Da un ospedale all'altro
Noa negli ultimi anni passa di ospedale in ospedale, istituti e centri specializzati. Con orrore, ripensa ai trattamenti obbligatori negli istituti per l’assistenza ai giovani. Soffre di disturbo da stress post-traumatico, depressione e anoressia. Ha smesso di andare a scuola. Nel 2018 è stata ricoverata all’ospedale Rijnstate di Arnhem in condizioni critiche, con un sottopeso grave e la minaccia di mandare in tilt gli organi vitali.
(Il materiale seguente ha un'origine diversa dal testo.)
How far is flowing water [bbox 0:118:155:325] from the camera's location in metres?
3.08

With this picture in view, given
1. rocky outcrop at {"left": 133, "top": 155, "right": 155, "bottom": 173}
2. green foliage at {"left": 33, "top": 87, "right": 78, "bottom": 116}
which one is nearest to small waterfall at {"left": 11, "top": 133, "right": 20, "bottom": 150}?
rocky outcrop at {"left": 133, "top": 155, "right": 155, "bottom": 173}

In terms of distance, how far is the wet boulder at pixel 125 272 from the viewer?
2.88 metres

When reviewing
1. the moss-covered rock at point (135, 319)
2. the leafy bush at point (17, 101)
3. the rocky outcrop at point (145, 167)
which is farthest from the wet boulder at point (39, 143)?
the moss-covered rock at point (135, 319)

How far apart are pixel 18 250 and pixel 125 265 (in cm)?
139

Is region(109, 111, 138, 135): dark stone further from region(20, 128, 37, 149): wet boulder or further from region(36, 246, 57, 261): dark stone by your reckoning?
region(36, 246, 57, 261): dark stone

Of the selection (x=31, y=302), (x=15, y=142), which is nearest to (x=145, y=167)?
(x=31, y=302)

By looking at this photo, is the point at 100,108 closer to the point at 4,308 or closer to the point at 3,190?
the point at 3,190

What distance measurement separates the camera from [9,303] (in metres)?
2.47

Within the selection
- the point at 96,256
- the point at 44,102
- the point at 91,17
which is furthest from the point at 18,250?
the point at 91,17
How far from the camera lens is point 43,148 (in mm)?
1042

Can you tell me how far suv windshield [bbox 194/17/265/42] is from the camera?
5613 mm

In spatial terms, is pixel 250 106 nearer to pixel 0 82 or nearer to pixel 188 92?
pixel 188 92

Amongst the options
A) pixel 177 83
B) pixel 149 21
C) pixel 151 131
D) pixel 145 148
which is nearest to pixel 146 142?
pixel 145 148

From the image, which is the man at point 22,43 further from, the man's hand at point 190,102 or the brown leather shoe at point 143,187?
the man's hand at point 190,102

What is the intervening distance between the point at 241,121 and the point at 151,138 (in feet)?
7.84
È persino stata messa in coma per essere nutrita artificialmente con una sonda.
Le misure coercitive sono umilianti
Le misure coercitive sono umilianti.
Noa è stata portata forzatamente in un centro di cura per sei mesi, con un internamento in cui le è stato permesso di indossare solo un vestito a strappo (una sorta di camicia di forza moderna), per impedire che si suicidasse.
Mi sento quasi una criminale, quando invece non ho mai rubato neanche una caramella da un negozio in tutta la mia vita.
Scrive nell’autobiografia.
Nonostante tutte le misure di sicurezza, inoltre, lei continua a lasciarsi morire di fame.
Era tornata a casa
Dopo il ricovero a Rijnstate Noa è tornata a casa, anche a causa delle lunghe liste d’attesa per i centri specializzati in psichiatria giovanile, dove i genitori vorrebbero mandarla.
È pazzesco – ha detto Noa al Gelderlander – Se hai una grave malattia cardiaca, puoi subire un intervento chirurgico nel giro di poche settimane. Ma se diventi acutamente malato di mente, allora dicono casualmente: sfortunatamente, siamo pieni, basta andare in lista d’attesa. E, devi sapere che uno su dieci pazienti con anoressia nei Paesi Bassi muore per le conseguenze del disturbo alimentare.
Una volta a casa Noa ha tentato il suicidio
I suoi genitori temono che lei si danneggierà. Il desiderio di morire di Noa era più forte della sua voglia di sopravvivere.
Mamma Lisette nell’intervista del dicembre 2018 diceva:
Noa non vuole più questa vita. Abbiamo tanta paura che smetta di lottare. Noi, i suoi genitori, vogliamo che lei scelga la via della vita. Noa non vuole proprio morire. Lei desidera solo la pace.
‘Sì’, dice Noa, ‘voglio la pace. Non sentire più dolore’.